3.2 Feature Extraction

The feature extraction block uses a CNN to learn the features of the time-frequency representation. Most CNNs are built from very few basic building blocks: convolution, activation and pooling layers. The concatenation of these blocks introduces a higher depth to the network which has been shown to enhance accuracy [4]. A higher depth results in a higher number of required operations and a higher parameter count. In this work the feature extraction block is therefore limited to two sections consisting of two convolutional layers each, which provides enough parameters to learn significant features but is still moderate in parameter count.

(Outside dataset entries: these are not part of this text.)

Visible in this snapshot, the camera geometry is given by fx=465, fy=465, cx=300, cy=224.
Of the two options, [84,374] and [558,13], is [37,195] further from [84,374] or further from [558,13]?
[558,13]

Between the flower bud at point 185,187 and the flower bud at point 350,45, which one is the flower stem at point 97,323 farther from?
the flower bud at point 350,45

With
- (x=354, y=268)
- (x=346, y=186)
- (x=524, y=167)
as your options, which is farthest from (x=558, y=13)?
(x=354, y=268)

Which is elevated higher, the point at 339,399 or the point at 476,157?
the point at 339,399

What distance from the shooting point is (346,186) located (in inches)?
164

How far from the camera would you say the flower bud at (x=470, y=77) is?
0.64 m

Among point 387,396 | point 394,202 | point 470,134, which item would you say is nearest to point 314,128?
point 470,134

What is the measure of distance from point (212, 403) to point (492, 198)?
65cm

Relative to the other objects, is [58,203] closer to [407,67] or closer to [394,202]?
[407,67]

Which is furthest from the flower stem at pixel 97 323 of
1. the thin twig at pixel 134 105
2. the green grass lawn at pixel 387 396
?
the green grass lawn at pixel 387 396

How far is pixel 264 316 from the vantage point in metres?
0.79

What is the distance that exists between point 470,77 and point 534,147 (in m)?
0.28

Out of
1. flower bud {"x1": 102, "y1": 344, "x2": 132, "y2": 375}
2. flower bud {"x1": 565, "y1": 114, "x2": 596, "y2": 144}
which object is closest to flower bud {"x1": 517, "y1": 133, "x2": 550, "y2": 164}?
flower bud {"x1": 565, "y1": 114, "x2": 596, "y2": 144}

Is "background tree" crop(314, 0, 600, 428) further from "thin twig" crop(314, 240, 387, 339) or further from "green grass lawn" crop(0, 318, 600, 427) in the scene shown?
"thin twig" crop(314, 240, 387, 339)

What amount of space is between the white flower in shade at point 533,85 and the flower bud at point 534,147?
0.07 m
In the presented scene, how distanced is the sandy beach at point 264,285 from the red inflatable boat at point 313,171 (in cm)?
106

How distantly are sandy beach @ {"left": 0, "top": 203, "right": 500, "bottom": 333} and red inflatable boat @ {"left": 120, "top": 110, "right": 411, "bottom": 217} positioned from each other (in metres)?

Moreover, one convolutional layer with a higher filter size (e.g. 5x5) can be reduced with layers using 3x3 filters, which reduces the number parameters and potentially even improves the classification performance [4]. In most CNNs max pooling is used to regularize the network, but is has been shown that for small scale datasets the removal of the max pooling layer does not affect the performance [5]. As a consequence max pooling is removed from the network and the stride of the preceding layer is increased by 1, which divides the required MAC operations for this layer by four while maintaining the same network structure in principle.

3.3 Classification

Table 1 illustrates the structure of a network with fully-connected dense layers as classifier (CNN-FC) and a network using only convolutional layers as classifiers (CNN-C). For both networks the number of parameters and the number of required MAC operations are listed. It becomes obvious that the fully-connected layers have the biggest impact on parameter count which makes the preceding convolutional layers almost negligible. It has been shown that a fully-connected layer can be replaced by a 1x1 convolutional layer [18], which reduces the number of parameters, and thus the memory footprint, from to . The reduction of parameters also further regularizes the network, which is an advantage for training the network and therefore, an improvement in accuracy can be expected. As a last layer average pooling reduces the output of the last convolutional layer to an array, whose size matches the number of labels. The replacement of the fully-connected layers slightly increases the number of MAC operations.

3.4 Final design

The design proposed in this paper is denoted as CNN-CNP and is illustrated in Table 1. After applying each optimization step as described above the parameter count is decreased considerably by a factor of 515 to 452 k parameters and the number of MAC operations by a factor of 2.1 to 1239 M MAC. Moreover, after optimization the network consists only of convolutional layers. This unified architecture beneficial for hardware implementation and especially for the use of convolutional hardware accelerators.

4 Experiment

After applying these fundamental changes to the network and substantially reducing the number of parameters and arithmetic operations, it needs to be validated that the classification performance is maintained and kept on an acceptable level. For this purpose the two networks (CNN-C and CNN-CNP) have been implemented using Keras [19]. These networks are compared against the best performing implementations from [3], which are referred to as A and B. The network A has the same structure as the CNN-FC network from Table 1, the B network is a more complex network with a higher depth and bigger fully-connected layers.

4.1 Dataset

The dataset [3] contains various sound files collected from freely available online sources. It consists of 28 different event types of variable length, e.g. airplanes, violins, birds or footsteps. The total length of all 5223 audio files is 768.4 minutes. The data is split into training and test set. The training set contains 75 % of the original data and is further subdivided into training and validation set with a ratio of 0.25. Although the dataset is strongly biased no data augmentation was performed in the following experiments, since the main focus is on the comparison of the algorithm in terms of structure, resources and classification performance, and not on the augmentation technique. Both networks were trained by minimizing the cross-entropy loss using the gradient-based optimizer ADAM [20] with mini-batches of size 128. The optimizers’ parameters were left at its default values.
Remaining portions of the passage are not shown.